渋い脇役なのに存在感はたっぷり、、時には主役を食うほどに、達者な芝居をみせてくれた女優、沢村貞子の「老いの道づれ」を読んだ。
最愛のご亭主の「お骨」を入れた壷を包んだ風呂敷と、同じ色あいだと言う表紙は、錆び赤というのだろうか、深い赤色で、目と心をひいた。文章は、沢村流の、すっきりとした分かりやすい自然体で、文字も大きく、難しい引用も無く、読みやすい。亡くなってからも、小股の切れ上がった粋な女性、沢村を彷彿とさせる本だった。

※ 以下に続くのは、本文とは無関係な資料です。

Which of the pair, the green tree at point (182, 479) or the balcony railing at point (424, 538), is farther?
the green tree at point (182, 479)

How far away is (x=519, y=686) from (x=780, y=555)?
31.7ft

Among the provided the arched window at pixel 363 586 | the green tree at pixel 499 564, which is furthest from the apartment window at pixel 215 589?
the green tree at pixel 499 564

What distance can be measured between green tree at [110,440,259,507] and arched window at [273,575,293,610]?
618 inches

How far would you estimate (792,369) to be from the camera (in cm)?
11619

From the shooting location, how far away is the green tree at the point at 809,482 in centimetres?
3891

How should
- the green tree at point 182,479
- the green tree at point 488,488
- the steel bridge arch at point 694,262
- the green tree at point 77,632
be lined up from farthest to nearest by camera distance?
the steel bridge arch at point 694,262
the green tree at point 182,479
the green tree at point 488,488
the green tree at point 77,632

「この先、どういたわりあって生きても10年がせいぜいだと思う。どちらが先になるかは分からないけれど、先立った者が待っていて、来世も一緒に暮らしましょ、来世もこうしておしゃべりをして、おいしいものを食べて、楽しく暮らしましょ」二人の晩年の会話である。

そして、先に亡くなった夫の遺稿に「どちらが先に、火葬場へ一人だけで送り出されるのか、なんの予測も立たない。そしてこの葬送の日のたった一つのよりどころは、「来世」という想像もつかない虚空の一点で、今と同じ笑顔で待っていてくれる人が居るという事を信じるほかはないのだ。そして、自分が生きてこられたのは、唯一人、貞子という心優しく、聡明な女性にめぐり遭えたからである」と、書かれてあるのを発見し、涙が止まらなかったという。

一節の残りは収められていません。